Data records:
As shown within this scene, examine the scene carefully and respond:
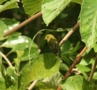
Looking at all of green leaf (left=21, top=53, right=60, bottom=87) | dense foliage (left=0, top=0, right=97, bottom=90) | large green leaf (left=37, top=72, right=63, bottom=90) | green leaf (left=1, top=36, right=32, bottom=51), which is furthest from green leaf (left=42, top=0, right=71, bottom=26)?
green leaf (left=1, top=36, right=32, bottom=51)

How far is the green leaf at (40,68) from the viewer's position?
0.80m

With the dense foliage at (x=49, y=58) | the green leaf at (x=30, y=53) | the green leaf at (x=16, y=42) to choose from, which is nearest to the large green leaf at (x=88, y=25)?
the dense foliage at (x=49, y=58)

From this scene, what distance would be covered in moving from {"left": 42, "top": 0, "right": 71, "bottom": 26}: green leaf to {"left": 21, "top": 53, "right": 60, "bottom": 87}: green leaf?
0.58ft

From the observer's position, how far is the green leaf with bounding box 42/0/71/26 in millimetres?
625

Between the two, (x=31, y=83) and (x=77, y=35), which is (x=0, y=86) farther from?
(x=77, y=35)

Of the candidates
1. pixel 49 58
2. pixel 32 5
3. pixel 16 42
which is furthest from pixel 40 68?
pixel 16 42

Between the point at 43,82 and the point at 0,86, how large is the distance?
13cm

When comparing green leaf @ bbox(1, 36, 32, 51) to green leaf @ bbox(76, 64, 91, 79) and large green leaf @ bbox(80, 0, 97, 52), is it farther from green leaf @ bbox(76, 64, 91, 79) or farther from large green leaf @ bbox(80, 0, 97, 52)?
large green leaf @ bbox(80, 0, 97, 52)

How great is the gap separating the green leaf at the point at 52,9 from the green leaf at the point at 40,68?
178 millimetres

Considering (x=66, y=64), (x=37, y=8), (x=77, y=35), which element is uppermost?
(x=37, y=8)

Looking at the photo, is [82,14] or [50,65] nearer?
[82,14]

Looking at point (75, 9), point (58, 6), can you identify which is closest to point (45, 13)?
point (58, 6)

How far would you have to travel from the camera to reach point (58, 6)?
0.64m

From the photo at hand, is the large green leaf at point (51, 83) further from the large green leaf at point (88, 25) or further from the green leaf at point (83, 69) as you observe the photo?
the large green leaf at point (88, 25)
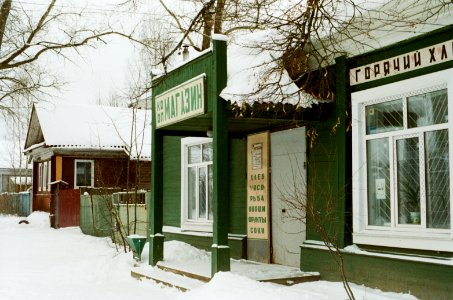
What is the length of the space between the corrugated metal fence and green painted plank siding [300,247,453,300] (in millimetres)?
25997

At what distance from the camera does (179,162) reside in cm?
1416

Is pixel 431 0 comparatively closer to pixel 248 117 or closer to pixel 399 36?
pixel 399 36

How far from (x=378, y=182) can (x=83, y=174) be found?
21.4 meters

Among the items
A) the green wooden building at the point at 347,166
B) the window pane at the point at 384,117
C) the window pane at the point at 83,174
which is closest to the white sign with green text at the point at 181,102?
the green wooden building at the point at 347,166

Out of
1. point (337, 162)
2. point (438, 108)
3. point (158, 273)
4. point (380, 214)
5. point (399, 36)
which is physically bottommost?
point (158, 273)

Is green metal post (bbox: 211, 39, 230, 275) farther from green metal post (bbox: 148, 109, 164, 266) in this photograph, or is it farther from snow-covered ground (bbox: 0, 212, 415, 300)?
green metal post (bbox: 148, 109, 164, 266)

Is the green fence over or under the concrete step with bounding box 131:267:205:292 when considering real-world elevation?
over

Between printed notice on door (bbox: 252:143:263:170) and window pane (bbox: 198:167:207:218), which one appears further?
window pane (bbox: 198:167:207:218)

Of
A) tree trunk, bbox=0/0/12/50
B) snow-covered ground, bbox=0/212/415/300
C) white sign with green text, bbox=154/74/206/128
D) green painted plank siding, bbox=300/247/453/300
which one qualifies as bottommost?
snow-covered ground, bbox=0/212/415/300

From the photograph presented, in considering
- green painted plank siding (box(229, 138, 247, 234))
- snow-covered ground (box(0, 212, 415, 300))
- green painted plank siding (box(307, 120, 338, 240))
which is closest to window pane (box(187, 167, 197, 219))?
snow-covered ground (box(0, 212, 415, 300))

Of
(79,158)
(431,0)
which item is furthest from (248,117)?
(79,158)

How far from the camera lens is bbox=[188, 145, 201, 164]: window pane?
43.7 ft

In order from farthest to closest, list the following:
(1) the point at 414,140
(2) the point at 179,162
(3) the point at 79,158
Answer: (3) the point at 79,158, (2) the point at 179,162, (1) the point at 414,140

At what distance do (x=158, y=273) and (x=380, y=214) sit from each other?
4239 millimetres
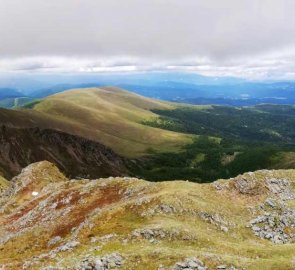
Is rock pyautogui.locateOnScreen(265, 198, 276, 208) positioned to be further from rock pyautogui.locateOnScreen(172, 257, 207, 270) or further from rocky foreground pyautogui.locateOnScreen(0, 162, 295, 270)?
rock pyautogui.locateOnScreen(172, 257, 207, 270)

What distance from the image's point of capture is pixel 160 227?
49.2m

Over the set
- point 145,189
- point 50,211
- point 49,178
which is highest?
point 145,189

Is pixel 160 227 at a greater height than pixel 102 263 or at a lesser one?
lesser

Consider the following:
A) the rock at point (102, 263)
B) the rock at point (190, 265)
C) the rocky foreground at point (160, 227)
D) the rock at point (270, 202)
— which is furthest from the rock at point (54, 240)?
the rock at point (270, 202)

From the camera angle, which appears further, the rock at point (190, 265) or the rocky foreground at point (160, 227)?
the rocky foreground at point (160, 227)

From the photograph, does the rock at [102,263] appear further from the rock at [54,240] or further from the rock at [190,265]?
the rock at [54,240]

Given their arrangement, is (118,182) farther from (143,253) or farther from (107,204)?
(143,253)

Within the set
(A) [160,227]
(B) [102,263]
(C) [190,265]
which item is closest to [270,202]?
(A) [160,227]

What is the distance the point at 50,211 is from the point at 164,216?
28.8 metres

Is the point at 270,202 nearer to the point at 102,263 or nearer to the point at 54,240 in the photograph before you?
the point at 102,263

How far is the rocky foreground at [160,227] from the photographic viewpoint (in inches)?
1651

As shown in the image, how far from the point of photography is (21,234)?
65688 mm

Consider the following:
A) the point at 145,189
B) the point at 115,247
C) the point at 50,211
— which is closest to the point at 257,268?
the point at 115,247

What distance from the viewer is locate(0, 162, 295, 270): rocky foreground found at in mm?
41938
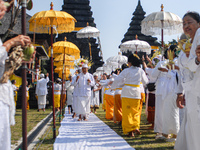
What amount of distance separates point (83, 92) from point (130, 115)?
15.6 ft

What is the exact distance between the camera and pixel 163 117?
20.8 ft

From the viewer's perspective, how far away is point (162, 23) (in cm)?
922

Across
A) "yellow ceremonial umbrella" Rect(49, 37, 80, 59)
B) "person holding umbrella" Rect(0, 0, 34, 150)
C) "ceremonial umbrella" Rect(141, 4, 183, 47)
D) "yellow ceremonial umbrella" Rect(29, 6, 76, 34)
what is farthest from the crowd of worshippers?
"yellow ceremonial umbrella" Rect(29, 6, 76, 34)

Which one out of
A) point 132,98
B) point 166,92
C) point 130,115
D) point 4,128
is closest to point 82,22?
point 132,98

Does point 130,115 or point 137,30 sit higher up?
point 137,30

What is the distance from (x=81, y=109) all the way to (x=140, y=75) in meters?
4.54

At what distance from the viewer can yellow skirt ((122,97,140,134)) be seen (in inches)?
285

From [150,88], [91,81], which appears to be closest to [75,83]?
[91,81]

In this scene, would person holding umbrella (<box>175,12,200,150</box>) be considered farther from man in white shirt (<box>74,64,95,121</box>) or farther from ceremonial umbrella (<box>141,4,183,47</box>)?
man in white shirt (<box>74,64,95,121</box>)

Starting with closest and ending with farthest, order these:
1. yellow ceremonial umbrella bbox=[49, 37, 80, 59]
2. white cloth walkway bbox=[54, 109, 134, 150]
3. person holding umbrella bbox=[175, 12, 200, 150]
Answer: person holding umbrella bbox=[175, 12, 200, 150] → white cloth walkway bbox=[54, 109, 134, 150] → yellow ceremonial umbrella bbox=[49, 37, 80, 59]

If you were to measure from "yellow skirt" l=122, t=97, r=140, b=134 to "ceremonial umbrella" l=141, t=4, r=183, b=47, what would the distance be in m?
2.52

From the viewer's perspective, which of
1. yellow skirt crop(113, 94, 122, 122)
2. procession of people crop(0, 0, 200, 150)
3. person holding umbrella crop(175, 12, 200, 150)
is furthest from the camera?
yellow skirt crop(113, 94, 122, 122)

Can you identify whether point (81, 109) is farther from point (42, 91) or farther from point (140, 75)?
point (42, 91)

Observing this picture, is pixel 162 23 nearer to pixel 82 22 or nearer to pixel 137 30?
pixel 82 22
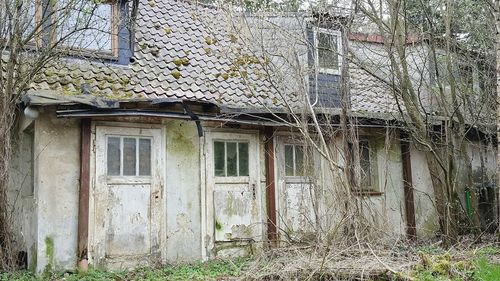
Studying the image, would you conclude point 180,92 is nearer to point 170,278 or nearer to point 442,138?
point 170,278

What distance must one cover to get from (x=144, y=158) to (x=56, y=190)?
1.52 metres

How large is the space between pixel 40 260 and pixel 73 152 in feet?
5.60

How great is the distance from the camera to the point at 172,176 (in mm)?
8461

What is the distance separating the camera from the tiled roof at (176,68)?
8227 millimetres

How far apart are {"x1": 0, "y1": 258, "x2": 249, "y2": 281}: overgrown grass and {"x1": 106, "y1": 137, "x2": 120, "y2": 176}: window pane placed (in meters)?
1.61

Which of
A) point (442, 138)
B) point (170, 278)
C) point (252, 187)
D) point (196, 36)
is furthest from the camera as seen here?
point (196, 36)

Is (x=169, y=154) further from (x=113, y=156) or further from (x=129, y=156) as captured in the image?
(x=113, y=156)

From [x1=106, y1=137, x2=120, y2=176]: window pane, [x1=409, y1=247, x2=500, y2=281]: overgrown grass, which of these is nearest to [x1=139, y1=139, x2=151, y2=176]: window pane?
[x1=106, y1=137, x2=120, y2=176]: window pane

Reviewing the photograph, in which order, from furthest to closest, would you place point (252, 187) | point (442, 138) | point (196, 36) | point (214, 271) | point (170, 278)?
point (196, 36) < point (442, 138) < point (252, 187) < point (214, 271) < point (170, 278)

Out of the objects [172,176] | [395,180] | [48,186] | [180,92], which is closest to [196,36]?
[180,92]

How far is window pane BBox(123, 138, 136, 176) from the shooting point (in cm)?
809

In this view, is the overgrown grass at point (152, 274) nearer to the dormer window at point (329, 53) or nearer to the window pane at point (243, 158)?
the window pane at point (243, 158)

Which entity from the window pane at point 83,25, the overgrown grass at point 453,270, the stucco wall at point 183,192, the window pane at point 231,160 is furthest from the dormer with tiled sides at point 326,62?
the overgrown grass at point 453,270

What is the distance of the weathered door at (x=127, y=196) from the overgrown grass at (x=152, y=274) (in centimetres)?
38
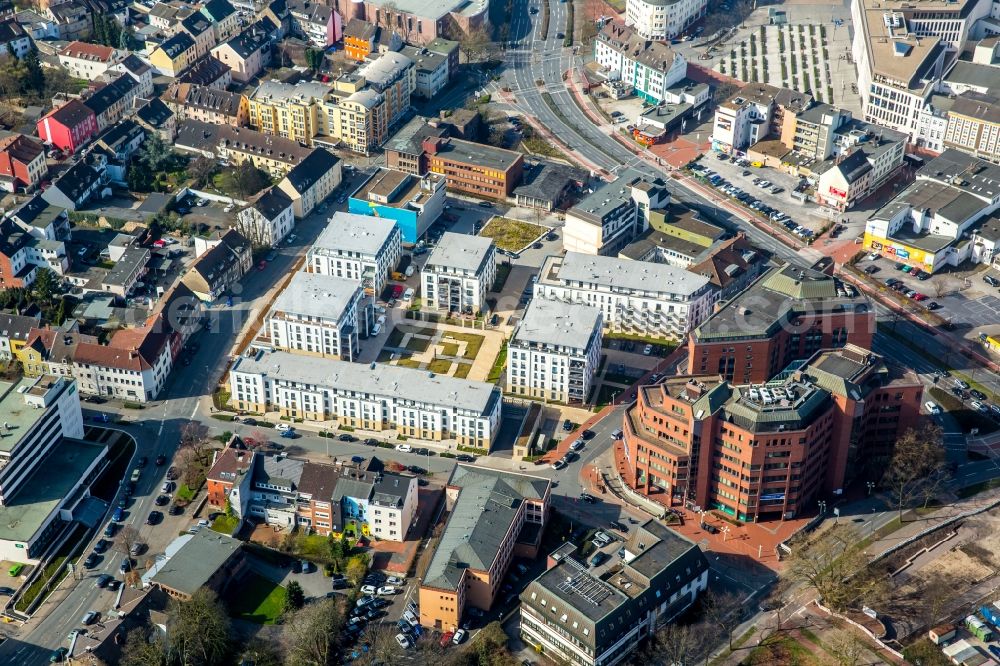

__What is asked__: State how many lines of the material contain the string "holding". Give only the number.

__Response__: 5